» **SHORT TASK**: Reproduce the passage of the forum thread on the $10 sound system from "## Martan (Feb" up to and including "in a locomotive.", swapping "locomotive" for "boxcar".

# Garden Trains: $10 Dollar Sound System



## Blk69 (Dec 6, 2009)

Found this link on youtube. Anyone have any experience with this upgrade? Looks interesting.



http://www.youtube.com/watch?v=fjuqqtOLFi8


----------



## jwalls110 (Dec 12, 2012)

Nice economical way to get sound. Too bad i have to pay to read it.


----------



## Blk69 (Dec 6, 2009)

That is exactly what I thought too. I was hoping someone had a subscription to the web site and could advise if the sound system was worth the price of membership? 

Anyone belong to the garden trains website?


----------



## jhking52 (May 6, 2011)

There are two stories available. It is based on a MP3 player with some additional control and power mods. Original story mentions the vendor website which is www DOT electronics123 DOT com

The info on the LSOL site is to me worth the low fee to participate.


----------



## Martan (Feb 4, 2012)

http://www.mdfly.com/index.php?main_page=product_info&cPath=9_53&products_id=83 

Can't speak to the LSOL article, but this is a nice $10 mp3 player card. It sounds really good but needs some support to put it in a locomotive. 
I'm thinking two of these with a micro controller would be sweet. One card plays the engine sounds, the other does horns, bells and sfx.


----------



## Del Tapparo (Jan 4, 2008)

Posted By jwalls110 on 06 Nov 2013 10:38 AM 
Nice economical way to get sound. Too bad i have to pay to read it. 
Yes, for LSOL, you pay before you play ( and then often dissappointed). IMO of coursel


----------



## jwalls110 (Dec 12, 2012)

Also what I have heard Del.


----------



## TonyWalsham (Jan 2, 2008)

Is LSOL still around?


----------



## Dansgscale (Jan 9, 2010)

I have been using these MP3 player modules from MDFly for awhile at the Museum and they work great. I use the 2 watt amp from Carl's Electronics that is based on a LM386 Op Amp which run about $12.00 to amp up the sound of the MP3 player Module using a 8 Ohm speaker for very loud volume. So for roughly $25 I have a great sound system at add sound to the various exhibit components in the museum. On the Garden railway front though It also works well do to its small size. You could use a Picaxe Microprocessor to control the playing of the various sound files on the MDFly MP3 Player module as it can be operated via a TTL interface and play any of 999 files, stored on a SD card. Using the Analog input on the Picaxe you can sample the voltage going to the motor to select which sound to play, that is if you are using track power. If you are using and RC system you could sample the Pulse width going to the Speed controller from the R/C equipment to trigger the various sounds as well, plus with the R/C setup you could activate the Whistle and Bell remotely as well by hooking different inputs to the PICaxe processor to the servo connections of the receiver and triggering them using the joystick on the transmitter. 

I figure using a RS pref board you could mount the MP3 Player, the LM386 chip and the 4 associated parts for the amp and this little power supply ( http://www.ebay.com/itm/130994366448 ) all on the board and it would easily fit inside a boiler of any Bachmann or Delton locomotive if your doing steam. would be even easier if your doing diesels. I will make one up as soon as I get the Power supply modules for china that I ordered. It will take a couple of weeks, but at a $1.98 each I can wait.

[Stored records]
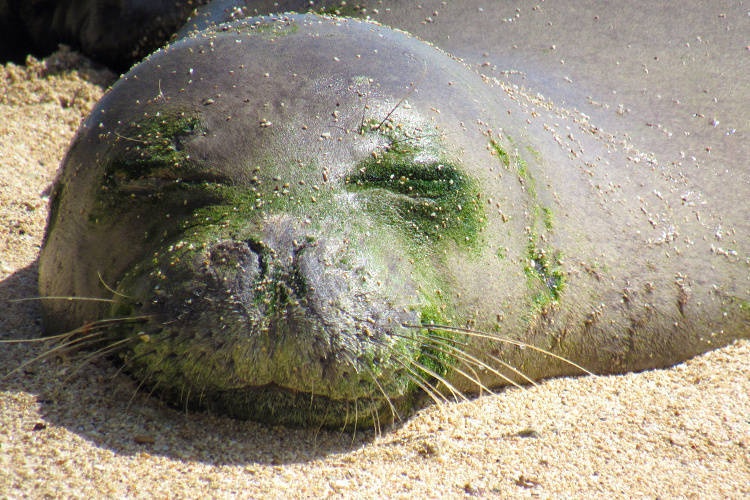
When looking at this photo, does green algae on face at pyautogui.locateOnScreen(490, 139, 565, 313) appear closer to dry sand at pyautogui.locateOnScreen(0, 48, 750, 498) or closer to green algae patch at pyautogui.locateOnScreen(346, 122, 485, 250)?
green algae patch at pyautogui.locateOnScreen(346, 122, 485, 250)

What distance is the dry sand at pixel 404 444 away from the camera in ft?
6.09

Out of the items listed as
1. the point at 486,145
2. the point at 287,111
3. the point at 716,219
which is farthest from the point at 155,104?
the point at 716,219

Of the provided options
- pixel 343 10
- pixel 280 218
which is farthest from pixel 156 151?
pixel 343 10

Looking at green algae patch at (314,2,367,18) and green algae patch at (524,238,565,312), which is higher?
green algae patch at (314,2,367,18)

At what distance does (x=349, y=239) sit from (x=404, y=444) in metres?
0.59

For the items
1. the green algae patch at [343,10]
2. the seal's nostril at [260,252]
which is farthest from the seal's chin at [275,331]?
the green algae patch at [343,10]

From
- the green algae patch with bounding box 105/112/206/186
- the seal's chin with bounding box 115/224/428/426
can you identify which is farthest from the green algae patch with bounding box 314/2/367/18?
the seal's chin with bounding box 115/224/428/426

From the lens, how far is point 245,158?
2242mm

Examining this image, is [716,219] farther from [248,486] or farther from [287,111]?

» **TASK SOLUTION**:
## Martan (Feb 4, 2012)

http://www.mdfly.com/index.php?main_page=product_info&cPath=9_53&products_id=83 

Can't speak to the LSOL article, but this is a nice $10 mp3 player card. It sounds really good but needs some support to put it in a boxcar.